Today’s Daily Telegraph:
‘Taxpayers have spent £30 billion on an equality drive that has failed to boost the grades of the poorest children, a damning new study has found.’
SEND, PIP, pupil premiums – just one sad tale of madness. Successive governments themselves ought to have been put in special measures.

Matt Dalby
Matt Dalby
9 months ago

It’s perfectly obvious, far too many children are given a SEND label. A lot of them probably then play on their diagnosis to misbehave or otherwise get away with goodness knows what. I was diagnosed with Asperger’s/on the autistic spectrum as an adult, when I was at school it wasn’t well known about. Undoubtedly today I would have been labelled SEND and got all sorts of costly support. Without a label I got on with things and got 5 A’s at GCSE and and A and B at A level. With they way grades have been devalued I’m sure that if I sat the exams this year I’d get 8 or 9 A or A* at GCSE and 2 A’s plus a B at A level.

Norfolk-Sceptic
Norfolk-Sceptic
8 months ago

“… spending nearly doubling from £4 billion to £10.8 billion …”

It looks like it more than doubled.

RTSC
RTSC
8 months ago

Jake’s father was absent (we aren’t told from what age). I would imagine his mother was working since he was assessed in a private clinic, which wouldn’t be cheap. I would therefore conclude that his “dicking around” was a consequence of restricted parental involvement and discipline from a young age. “Dicking around” was attention seeking and he certainly got some attention when he made himself a big enough nuisance. I was a single mother. My ex left the family home when my 2 sons were both pre-schoolers so I know how hard it is to raise boys on your own, work and do all the practical work to run the house. When one parent leaves, a young child needs more attention from the remaining parent – not less. Since that’s rarely possible, the solution is to rope in other family members, particularly grandparents, but aunts/uncles or God Parents (if they exist) can make a huge contribution. If you give someone a label, they perform according to the label. Label someone “clever” and they will demonstrate their intelligence. Label them “kind” and they will want to prove that the label is justified. Thousands of children have been given negative labels so… Read more »

HicManemus
8 months ago
Reply to  RTSC

Your last but one paragraph makes so much sense. There is money in this game for the psychologists etc, much like the Human Rights lawyers and illegals. And yes, there is money to be made by parents eager to get their child “labelled” so that they can get on the benefits merry-go-round. We are all paying for this.

Norfolk-Sceptic
Norfolk-Sceptic
8 months ago
Reply to  RTSC

Working together can be so productive, yet collectivism can remove the immediate need for responsibility. Giving that responsibility to others empowers them to have control over you. And from the ensuing frustrations, unpleasant political structures form.

It’s why those spells are so dangerous.
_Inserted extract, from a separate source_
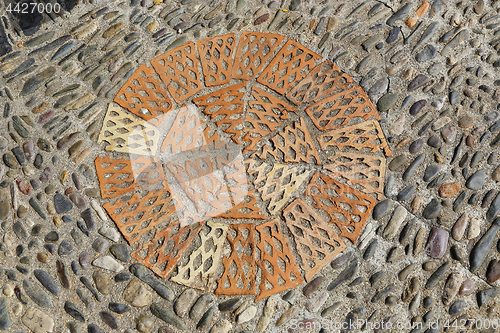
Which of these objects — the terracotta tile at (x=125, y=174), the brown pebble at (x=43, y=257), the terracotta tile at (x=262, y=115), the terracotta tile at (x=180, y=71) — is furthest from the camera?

I’m thinking of the 1940s nationalisations, to ensure Britain has prosperous heavy industries, the NHS ‘taking care of us, from cradle to grave’, automatically getting a council house, or the Education Sausage Machine, where the goal is get a degree. What subject, you ask. It doesn’t matter. It can be anything, as long as it is a degree.

And don’t forget to buy a heat-pump! And, the best of all, the BBC, so you don’t have to worry about the source of your News. It makes life so easy. 🙂

Grim Ace
Grim Ace
8 months ago

Normal, boyish behaviour has been labelled by the over feminised school establishment as ‘bad’.
Boys should only be taught by men and should have more physical activity and challenging tasks put into their educational programme.

Myra
8 months ago

Fully agree!
To add to this is the fact that we expect all
children to learn a certain way (sitting down, sitting still).
And we don’t expect people to take their own responsibilities, we expect the system to solve it all.